## What is required:
Copy out each line of the material below that contains the word "object", counting only matches with the same capitalization.

## Data provided:

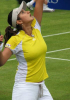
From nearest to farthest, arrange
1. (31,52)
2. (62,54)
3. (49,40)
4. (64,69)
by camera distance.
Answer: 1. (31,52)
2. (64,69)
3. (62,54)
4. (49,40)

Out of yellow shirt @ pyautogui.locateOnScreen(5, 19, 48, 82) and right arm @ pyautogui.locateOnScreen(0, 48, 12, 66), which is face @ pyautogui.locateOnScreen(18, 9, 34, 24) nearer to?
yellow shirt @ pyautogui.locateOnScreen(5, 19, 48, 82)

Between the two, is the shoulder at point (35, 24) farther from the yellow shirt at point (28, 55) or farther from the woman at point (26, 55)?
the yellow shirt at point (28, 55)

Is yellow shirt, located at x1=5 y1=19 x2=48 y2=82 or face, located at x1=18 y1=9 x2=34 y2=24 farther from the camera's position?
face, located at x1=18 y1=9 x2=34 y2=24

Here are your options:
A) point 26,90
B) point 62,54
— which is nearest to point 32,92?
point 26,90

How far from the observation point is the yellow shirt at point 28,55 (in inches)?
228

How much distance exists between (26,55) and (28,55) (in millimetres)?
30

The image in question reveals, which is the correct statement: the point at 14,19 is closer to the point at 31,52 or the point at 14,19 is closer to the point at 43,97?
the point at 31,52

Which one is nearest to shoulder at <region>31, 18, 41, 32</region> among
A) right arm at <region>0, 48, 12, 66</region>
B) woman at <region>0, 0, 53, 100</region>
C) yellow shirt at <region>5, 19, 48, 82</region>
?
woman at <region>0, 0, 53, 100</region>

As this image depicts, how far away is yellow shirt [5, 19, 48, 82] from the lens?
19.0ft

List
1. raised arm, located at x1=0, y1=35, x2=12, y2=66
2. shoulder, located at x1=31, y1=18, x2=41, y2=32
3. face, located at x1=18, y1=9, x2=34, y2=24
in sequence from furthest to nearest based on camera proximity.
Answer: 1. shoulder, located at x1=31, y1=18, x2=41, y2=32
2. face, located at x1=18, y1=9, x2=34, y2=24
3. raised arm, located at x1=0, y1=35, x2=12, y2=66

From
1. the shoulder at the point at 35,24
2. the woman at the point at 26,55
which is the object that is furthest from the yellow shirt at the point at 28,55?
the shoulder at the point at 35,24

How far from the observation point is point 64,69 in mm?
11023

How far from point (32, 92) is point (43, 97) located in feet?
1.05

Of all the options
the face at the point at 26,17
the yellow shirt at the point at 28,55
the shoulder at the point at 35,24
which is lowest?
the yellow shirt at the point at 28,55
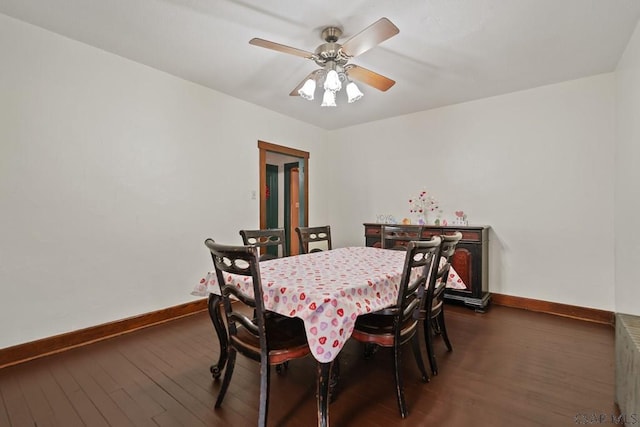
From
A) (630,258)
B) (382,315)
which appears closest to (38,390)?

* * *

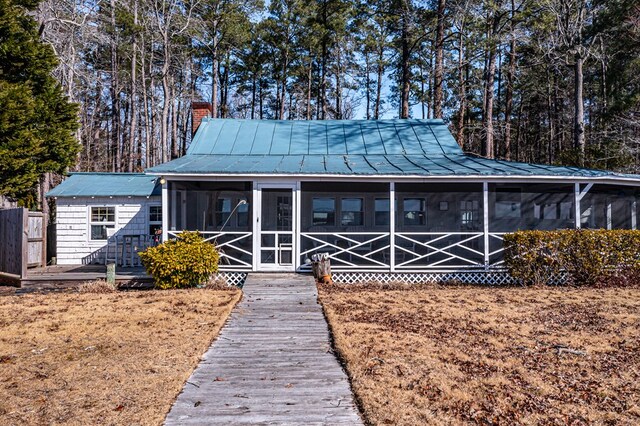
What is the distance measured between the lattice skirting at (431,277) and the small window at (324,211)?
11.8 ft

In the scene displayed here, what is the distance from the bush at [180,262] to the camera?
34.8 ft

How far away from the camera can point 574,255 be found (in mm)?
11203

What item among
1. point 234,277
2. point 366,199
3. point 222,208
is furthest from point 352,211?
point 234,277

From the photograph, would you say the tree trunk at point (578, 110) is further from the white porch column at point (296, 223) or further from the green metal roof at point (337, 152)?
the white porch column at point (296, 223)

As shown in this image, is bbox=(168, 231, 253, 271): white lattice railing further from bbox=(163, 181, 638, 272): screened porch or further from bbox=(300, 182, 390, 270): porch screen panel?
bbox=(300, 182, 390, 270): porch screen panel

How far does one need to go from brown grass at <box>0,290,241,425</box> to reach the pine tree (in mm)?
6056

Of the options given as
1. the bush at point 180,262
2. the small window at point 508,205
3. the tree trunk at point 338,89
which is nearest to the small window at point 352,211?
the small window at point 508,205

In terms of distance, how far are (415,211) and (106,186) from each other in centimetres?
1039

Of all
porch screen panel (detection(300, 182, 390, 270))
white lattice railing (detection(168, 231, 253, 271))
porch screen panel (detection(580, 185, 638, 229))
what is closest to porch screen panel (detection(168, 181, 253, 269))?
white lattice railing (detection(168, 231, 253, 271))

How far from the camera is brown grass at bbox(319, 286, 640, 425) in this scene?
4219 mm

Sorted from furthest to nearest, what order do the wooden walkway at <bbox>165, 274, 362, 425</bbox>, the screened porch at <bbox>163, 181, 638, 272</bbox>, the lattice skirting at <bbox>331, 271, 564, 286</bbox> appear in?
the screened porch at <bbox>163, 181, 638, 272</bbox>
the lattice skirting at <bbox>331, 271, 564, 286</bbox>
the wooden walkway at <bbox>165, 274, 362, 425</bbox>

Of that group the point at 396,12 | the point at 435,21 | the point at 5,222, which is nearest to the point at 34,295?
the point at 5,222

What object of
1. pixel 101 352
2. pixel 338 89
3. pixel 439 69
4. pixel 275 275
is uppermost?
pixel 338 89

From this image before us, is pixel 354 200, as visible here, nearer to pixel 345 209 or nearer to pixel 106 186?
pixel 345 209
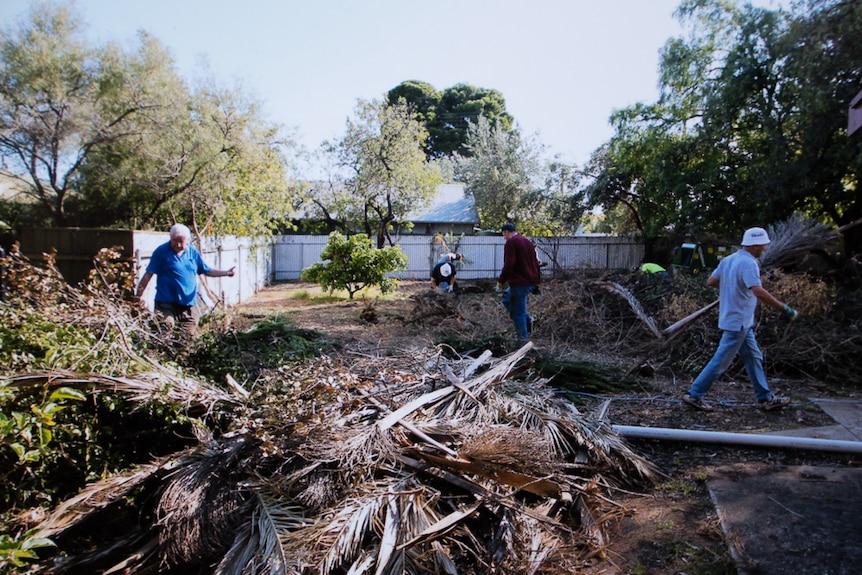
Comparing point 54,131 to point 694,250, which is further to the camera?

--

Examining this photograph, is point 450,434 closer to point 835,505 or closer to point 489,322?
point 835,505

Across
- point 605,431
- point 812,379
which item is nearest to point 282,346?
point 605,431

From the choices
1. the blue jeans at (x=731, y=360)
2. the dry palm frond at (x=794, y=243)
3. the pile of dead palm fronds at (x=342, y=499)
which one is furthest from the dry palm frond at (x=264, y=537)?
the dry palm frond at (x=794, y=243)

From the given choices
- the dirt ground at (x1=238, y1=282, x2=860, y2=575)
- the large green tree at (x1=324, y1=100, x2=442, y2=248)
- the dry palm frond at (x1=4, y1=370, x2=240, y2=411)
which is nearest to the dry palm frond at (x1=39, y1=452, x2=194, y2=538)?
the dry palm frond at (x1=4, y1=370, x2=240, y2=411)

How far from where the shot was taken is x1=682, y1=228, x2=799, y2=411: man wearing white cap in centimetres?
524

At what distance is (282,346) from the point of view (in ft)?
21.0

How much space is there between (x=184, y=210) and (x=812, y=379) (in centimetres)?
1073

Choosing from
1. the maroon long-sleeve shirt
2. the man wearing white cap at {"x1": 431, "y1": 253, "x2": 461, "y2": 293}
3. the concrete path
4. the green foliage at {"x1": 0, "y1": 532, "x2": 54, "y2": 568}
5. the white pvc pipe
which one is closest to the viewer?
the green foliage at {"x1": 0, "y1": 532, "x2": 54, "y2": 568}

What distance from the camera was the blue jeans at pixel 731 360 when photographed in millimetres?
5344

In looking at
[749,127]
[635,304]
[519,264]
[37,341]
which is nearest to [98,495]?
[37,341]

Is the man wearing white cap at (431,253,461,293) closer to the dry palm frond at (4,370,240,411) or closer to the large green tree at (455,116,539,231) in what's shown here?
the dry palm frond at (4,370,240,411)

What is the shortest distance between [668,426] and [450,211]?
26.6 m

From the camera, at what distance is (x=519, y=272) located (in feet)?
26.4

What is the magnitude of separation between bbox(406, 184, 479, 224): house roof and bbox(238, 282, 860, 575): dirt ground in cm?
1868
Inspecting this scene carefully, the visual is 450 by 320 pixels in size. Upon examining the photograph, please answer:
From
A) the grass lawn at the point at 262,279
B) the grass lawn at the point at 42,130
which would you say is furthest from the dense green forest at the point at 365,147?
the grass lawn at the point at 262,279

## Response to this task:
which is the object that is furthest from the yellow shirt at the point at 28,55?
What object of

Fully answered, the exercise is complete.